Ammortizzatori sociali, studio Uil sui costi a carico dello Stato

Dallo studio condotto dalla Uil sul sistema degli ammortizzatori sociali si evince un quadro preoccupante, rispetto alle necessità future del sistema lavoro. Dai 2,5 mln di lavoratori del 2006 agli oltre 3,8 mln del 2011, passando per gli oltre 4,2mln del 2009, infatti, la crisi ha fatto allargare la platea dei beneficiari di tutte le varie forme di “aiuto” che il nostro sistema degli ammortizzatori offre.
Se poi rapportiamo in unità di lavoro tale platea dei beneficiari, si passa dagli 1,4 mln di lavoratori degli anni “tranquilli” (periodo 2006-2008) ai quasi 1,8 mln della media del triennio 2009-2011: il che significa 400.000 lavoratori protetti in più. Una parte di essi, 224.000, tutelati grazie alla Cassa Integrazione, hanno conservato il posto di lavoro e non sono transitati, quindi, verso la disoccupazione. Infatti l’indennità di disoccupazione, in particolare quella ordinaria non agricola (destinata a chi perde il posto di lavoro a causa di licenziamento o per scadenza di contratto a termine) ha interessato circa 483 mila lavoratori. Dal confronto con il 2008 (anno pre-crisi), l’aumento in valori assoluti dei beneficiari dell’indennità di disoccupazione ordinaria, nel 2011 è di oltre 228 mila lavoratori (l’89,8% in più). Non è un caso che, dai dati Istat sull’occupazione, il 2011 fa registrare un saldo negativo dell’occupazione dipendente dell’1,2% e un aumento del tasso di disoccupazione dello 0,2% rispetto all’anno precedente. In generale il vero e proprio “scalone” è quello rappresentato dal passaggio dal 2008 al 2009 ove comincia a crescere il numero dei lavoratori sia in cassa integrazione (+243,2%), sia in mobilità (+20,3%) che, soprattutto, in disoccupazione ordinaria (+71,7%).
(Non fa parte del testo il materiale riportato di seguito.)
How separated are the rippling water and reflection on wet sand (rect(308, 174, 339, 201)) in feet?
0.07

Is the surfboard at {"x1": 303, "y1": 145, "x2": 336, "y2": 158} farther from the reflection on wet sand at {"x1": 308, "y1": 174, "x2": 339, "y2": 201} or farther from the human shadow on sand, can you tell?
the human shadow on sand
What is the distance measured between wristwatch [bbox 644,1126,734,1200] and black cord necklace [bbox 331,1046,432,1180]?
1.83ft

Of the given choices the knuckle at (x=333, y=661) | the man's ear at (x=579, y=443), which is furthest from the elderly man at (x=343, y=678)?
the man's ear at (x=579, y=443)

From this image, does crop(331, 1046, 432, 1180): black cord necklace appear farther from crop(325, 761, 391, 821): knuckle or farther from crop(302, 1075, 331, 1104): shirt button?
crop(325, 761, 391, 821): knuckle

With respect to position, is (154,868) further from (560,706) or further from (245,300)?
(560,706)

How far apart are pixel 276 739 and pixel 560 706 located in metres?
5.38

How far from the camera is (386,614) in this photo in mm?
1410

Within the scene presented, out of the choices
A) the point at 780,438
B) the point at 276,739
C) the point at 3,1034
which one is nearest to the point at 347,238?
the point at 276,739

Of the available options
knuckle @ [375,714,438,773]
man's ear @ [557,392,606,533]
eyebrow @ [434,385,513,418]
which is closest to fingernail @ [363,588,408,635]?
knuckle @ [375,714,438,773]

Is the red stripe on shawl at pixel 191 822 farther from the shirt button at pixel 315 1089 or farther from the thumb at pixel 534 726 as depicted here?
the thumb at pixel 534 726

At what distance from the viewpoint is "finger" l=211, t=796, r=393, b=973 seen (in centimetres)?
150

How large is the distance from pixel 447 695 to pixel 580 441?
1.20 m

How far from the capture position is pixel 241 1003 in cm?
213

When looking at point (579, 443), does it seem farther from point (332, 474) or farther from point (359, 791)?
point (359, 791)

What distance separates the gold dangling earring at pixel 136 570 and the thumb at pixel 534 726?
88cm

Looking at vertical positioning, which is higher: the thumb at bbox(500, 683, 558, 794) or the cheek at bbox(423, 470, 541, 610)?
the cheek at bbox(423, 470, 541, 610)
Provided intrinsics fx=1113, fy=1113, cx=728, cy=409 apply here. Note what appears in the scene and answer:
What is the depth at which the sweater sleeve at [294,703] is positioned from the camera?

In sostanza, si può affermare che, mediamente, 4 milioni di persone, negli anni della crisi, sono stati tutelati dal sistema di protezione sociale che equivale ad 1 lavoratore dipendente su 4. Ma quanto è costata alla collettività questa grande operazione di protezione civile e sociale? Nei 6 anni che vanno dal 2006 al 2011, a fronte di una spesa di quasi 80 mld di euro, lo Stato ha integrato circa 30 miliardi euro. Si va, infatti, dai 514 mln di euro integrati dalla collettività nel 2006 agli oltre 9,3 mld del 2011 su un totale erogato di quasi 18 miliardi di euro.
Infatti, è bene ricordare, che una parte consistente degli ammortizzatori sociali è “pagata” da imprese e lavoratori. Nel solo 2011, sono affluite nelle casse dell’Inps risorse per oltre 8,6 mld di euro e che, in particolare, la gestione che eroga la Cassa Integrazione Ordinaria e’ stata in questi 6 anni sempre in attivo partendo dagli 1,9 mld di euro del 2006 agli oltre 1,7 mld di euro del 2011.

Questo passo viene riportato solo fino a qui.